The issue of whether medical cannabis patients on house arrest can use medical cannabis goes back to 2019 when Albuquerque resident Joe Montaño was sentenced to the Community Custody Program after his seventh drunk driving conviction. Montaño, who was already a registered medical cannabis patient, previously told NM Political Report that he didn’t hide his cannabis use from his case worker during a home visit. His case worker and the Bernalillo County Metropolitan Detention Center saw his use of medical cannabis at home as a violation since house arrest is seen by the county as the same serving time in the actual county jail.  

Montaño, who runs his own refrigeration repair business, finished out his sentence in county jail and transitioned into probation. Soon after he was released from jail, Albuquerque-based attorney and state Senator Jacob Candelaria took the issue to state district court. A civil court judge ruled that it was not in her purview to rule on the case and that the issue would have to be decided by the criminal court where Montaño was originally sentenced. 

Candelaria called Solimon’s order “broad-sweeping in its scope” and may be the first of its kind. 

“This is the first, from what I can tell, state court which is affirmatively holding that a person who is incarcerated has the right to access medical cannabis under the medical cannabis act,” Candelaria said. “That’s a huge statement.”

Duke Rodriguez, the president and CEO of medical cannabis producer Ultra Health, previously told NM Political Report that his company paid for Montaño’s legal bills. 

Going back to April 2019, Rodriguez has claimed that protections for medical cannabis patients on probation or parole extend to all detainees in custody, although Solimon’s ruling stops short of specifically allowing medical cannabis in the physical jail building. 

Rodriguez said the ruling is just one more step towards normalizing the therapeutic use of cannabis.   

“When you lay these decisions out over the last few years they point to one consistent conclusion: cannabis is medicine,” Rodriguez said. “Which will eventually result in mandating equal treatment on matters such as gross receipts taxation similar to prescription drugs, equal treatment for medical coverage by insurers similar to workers comp and finally, force the New Mexico Department of Health to meet its statutory duty to ensure an adequate supply of affordable medicine for all medical cannabis patients.”

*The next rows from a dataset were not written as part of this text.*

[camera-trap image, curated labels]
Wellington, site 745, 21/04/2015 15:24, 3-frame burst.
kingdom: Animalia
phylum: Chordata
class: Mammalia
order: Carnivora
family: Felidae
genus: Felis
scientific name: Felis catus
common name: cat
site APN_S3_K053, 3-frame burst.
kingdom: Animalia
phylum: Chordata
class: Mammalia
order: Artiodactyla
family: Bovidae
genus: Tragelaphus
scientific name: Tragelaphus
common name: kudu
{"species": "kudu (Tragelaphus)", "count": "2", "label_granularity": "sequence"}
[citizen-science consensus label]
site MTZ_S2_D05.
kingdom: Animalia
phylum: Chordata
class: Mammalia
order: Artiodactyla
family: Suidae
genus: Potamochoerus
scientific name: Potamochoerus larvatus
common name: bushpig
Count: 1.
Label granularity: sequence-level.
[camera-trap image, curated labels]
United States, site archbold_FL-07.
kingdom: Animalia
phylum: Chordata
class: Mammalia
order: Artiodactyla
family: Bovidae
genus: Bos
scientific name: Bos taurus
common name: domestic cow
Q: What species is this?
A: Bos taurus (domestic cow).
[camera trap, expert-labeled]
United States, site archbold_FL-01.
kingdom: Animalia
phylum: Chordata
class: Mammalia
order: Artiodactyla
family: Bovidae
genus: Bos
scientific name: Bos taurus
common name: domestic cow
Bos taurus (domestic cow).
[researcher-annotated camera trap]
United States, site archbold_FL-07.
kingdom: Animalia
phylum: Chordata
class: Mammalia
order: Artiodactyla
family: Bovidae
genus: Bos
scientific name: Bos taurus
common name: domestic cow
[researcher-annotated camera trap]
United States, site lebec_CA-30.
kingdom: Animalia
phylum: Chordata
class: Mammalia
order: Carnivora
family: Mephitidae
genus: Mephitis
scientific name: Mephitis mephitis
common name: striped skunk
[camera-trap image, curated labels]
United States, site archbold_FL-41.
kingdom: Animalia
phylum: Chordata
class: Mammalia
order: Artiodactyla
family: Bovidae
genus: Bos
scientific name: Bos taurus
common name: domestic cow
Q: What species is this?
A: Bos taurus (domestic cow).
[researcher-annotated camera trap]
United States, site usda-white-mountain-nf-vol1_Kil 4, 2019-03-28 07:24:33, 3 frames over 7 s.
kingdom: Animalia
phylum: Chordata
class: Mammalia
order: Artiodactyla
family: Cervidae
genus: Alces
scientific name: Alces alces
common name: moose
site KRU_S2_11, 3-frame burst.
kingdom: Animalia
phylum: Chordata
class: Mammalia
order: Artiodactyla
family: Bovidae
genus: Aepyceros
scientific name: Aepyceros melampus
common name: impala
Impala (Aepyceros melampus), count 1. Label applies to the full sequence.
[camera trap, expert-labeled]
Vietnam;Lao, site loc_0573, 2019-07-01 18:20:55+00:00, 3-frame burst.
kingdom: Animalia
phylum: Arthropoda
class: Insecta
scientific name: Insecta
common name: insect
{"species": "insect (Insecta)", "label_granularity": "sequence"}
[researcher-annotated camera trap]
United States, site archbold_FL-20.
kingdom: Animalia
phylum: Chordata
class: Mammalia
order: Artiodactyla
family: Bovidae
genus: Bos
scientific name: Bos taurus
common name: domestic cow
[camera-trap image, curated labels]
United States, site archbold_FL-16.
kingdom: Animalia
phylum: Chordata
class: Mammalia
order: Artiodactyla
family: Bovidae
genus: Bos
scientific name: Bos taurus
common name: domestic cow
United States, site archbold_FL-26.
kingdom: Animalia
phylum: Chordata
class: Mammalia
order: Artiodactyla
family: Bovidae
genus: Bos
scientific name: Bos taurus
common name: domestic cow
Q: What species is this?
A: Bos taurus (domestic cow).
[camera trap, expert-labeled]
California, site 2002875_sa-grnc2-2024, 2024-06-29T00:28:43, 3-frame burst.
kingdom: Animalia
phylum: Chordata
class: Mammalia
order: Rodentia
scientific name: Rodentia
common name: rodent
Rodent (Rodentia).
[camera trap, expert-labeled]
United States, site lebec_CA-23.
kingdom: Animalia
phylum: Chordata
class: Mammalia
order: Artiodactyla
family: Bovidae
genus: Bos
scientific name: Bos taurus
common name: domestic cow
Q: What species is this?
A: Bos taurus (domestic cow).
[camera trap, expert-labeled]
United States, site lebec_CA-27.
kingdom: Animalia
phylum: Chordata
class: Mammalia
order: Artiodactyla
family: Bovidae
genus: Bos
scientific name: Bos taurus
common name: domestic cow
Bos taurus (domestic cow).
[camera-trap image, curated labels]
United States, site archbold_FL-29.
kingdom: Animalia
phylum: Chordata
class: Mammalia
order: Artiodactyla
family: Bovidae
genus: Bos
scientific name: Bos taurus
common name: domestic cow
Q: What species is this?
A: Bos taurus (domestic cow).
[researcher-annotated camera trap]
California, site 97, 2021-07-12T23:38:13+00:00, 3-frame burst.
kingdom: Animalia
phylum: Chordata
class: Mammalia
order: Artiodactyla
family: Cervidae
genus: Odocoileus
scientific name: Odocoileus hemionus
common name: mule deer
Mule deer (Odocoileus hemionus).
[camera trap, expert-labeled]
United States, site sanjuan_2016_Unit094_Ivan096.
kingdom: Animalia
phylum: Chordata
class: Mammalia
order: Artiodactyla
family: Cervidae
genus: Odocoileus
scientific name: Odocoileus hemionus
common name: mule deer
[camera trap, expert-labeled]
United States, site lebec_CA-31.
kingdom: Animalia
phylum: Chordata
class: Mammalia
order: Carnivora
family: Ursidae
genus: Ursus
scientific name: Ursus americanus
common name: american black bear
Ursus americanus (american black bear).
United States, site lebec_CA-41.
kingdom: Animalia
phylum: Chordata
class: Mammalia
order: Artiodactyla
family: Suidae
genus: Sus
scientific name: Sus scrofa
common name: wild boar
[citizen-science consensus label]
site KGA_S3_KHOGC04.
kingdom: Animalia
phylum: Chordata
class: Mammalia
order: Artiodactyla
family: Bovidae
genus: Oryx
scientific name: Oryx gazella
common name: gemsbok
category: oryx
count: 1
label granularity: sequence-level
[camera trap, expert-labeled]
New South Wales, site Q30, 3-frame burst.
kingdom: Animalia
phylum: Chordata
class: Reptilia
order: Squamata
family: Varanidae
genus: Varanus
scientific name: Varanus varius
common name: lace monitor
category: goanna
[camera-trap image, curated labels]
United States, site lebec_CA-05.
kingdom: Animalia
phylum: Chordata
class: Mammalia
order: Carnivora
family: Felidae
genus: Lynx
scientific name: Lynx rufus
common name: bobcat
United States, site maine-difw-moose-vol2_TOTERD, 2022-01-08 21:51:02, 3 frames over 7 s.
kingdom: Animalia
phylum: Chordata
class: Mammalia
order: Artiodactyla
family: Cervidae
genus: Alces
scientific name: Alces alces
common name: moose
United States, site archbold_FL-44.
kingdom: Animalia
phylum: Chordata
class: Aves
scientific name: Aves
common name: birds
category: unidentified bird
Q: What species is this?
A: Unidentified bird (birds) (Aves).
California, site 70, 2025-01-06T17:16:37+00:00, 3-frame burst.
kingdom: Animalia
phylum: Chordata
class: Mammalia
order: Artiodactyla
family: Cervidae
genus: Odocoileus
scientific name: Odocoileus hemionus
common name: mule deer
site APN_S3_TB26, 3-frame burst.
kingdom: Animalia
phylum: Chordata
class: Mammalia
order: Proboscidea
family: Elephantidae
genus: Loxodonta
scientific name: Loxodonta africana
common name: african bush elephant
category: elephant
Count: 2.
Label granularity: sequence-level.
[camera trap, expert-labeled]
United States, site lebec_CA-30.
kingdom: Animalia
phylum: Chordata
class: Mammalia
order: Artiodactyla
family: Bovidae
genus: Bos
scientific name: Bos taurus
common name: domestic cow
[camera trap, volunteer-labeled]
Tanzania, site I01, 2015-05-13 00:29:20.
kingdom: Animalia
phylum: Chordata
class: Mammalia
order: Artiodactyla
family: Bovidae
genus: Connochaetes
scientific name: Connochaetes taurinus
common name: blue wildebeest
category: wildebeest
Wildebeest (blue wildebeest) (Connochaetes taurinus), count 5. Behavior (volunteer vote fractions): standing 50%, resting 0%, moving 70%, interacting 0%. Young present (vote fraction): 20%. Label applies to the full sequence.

Through legal filings, lawyers for Bernalillo County argued that the issue was moot as Montaño was already on probation when the case was filed. But county lawyers also stated in court records that the county would not push back with an appeal if a judge ruled in favor of Montaño.

Representatives from Bernalillo County and the Metropolitan Detention Center did not respond to requests for comment.  

But Candelaria said he’s not done with the case. 

“We do intend to file a motion seeking damages,” Candelaria said. “My firm is also preparing a civil rights lawsuit that we will be bringing in the U.S. District Court of New Mexico, alleging claims of cruel and unusual punishment, the denial of medical care, which in this case is medical cannabis, and will also be asserting claims for false arrest and false imprisonment, in violation of Joe Montaño’s rights as protected by the U.S. Constitution.”